## WHAT IS BEING ASKED
Out of the lines below, please list those that hold the string "vote".

---- GIVEN INFORMATION

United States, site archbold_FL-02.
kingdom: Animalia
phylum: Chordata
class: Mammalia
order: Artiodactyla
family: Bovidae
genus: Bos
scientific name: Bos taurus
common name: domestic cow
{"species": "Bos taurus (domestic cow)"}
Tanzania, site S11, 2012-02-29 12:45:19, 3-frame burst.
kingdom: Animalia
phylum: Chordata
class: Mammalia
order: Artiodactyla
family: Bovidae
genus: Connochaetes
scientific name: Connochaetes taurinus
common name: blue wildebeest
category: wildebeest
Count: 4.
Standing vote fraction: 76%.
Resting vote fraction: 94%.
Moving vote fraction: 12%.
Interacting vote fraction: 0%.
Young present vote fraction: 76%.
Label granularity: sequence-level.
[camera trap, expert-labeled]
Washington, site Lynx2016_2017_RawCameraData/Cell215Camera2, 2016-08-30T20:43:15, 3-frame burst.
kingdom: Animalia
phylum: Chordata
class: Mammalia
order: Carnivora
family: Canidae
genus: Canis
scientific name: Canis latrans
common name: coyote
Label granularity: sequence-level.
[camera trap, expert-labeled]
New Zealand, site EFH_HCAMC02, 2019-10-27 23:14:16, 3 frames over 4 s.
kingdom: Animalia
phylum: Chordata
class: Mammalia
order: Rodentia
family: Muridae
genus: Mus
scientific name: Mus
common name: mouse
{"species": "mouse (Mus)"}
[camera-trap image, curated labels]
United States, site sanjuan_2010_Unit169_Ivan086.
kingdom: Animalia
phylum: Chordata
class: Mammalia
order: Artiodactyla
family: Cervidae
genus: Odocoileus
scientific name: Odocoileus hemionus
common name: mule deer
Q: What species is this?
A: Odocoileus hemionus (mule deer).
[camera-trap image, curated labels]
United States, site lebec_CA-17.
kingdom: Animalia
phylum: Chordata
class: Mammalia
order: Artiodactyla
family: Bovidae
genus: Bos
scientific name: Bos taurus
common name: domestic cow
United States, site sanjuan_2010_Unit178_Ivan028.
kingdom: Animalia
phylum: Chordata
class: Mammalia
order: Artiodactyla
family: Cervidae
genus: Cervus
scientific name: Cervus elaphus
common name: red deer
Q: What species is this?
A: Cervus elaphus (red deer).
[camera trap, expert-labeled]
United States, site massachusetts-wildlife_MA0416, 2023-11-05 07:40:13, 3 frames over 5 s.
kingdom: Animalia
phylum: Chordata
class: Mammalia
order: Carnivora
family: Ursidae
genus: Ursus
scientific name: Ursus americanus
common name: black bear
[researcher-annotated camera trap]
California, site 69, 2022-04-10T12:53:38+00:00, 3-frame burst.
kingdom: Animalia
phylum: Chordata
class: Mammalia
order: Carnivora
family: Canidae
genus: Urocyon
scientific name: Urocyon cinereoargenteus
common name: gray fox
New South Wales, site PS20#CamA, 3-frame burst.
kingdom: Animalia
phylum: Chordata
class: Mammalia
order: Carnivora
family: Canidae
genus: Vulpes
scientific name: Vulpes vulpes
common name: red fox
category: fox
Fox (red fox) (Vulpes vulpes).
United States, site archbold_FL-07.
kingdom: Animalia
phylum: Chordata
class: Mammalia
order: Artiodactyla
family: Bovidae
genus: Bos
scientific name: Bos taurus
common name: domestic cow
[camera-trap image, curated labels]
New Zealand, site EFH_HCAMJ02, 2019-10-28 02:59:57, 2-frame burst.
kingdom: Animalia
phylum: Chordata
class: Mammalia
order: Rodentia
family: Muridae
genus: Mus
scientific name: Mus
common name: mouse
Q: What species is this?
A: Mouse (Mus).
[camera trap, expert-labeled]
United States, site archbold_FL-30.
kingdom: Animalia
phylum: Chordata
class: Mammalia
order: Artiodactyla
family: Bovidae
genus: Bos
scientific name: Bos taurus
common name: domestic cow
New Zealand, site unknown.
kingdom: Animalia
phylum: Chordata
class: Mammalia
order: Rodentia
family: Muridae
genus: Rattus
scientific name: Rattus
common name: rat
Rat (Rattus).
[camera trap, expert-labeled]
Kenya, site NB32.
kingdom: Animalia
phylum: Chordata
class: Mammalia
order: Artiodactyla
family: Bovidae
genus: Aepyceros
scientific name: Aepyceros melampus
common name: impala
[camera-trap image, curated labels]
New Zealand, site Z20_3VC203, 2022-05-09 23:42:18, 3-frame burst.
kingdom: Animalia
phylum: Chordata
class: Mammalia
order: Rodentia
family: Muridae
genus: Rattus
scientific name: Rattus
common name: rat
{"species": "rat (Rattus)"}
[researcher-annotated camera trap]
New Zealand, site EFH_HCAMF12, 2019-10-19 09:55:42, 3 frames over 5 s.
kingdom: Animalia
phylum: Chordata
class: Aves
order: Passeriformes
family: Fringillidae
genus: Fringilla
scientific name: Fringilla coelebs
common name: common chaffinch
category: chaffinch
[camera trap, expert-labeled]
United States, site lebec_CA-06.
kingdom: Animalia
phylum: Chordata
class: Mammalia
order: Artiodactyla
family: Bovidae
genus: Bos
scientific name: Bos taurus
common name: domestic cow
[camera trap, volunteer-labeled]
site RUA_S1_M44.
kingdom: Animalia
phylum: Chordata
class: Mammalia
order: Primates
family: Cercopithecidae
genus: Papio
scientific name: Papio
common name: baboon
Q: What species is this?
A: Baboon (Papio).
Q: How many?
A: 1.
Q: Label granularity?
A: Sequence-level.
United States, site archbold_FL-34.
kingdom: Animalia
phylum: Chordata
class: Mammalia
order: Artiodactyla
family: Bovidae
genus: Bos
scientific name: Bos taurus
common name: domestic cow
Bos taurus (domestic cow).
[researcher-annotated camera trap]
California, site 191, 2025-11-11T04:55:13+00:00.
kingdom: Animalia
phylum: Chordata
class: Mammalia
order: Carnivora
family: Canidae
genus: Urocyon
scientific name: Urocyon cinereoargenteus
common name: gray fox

--------

## SOLUTION
Standing vote fraction: 76%.
Resting vote fraction: 94%.
Moving vote fraction: 12%.
Interacting vote fraction: 0%.
Young present vote fraction: 76%.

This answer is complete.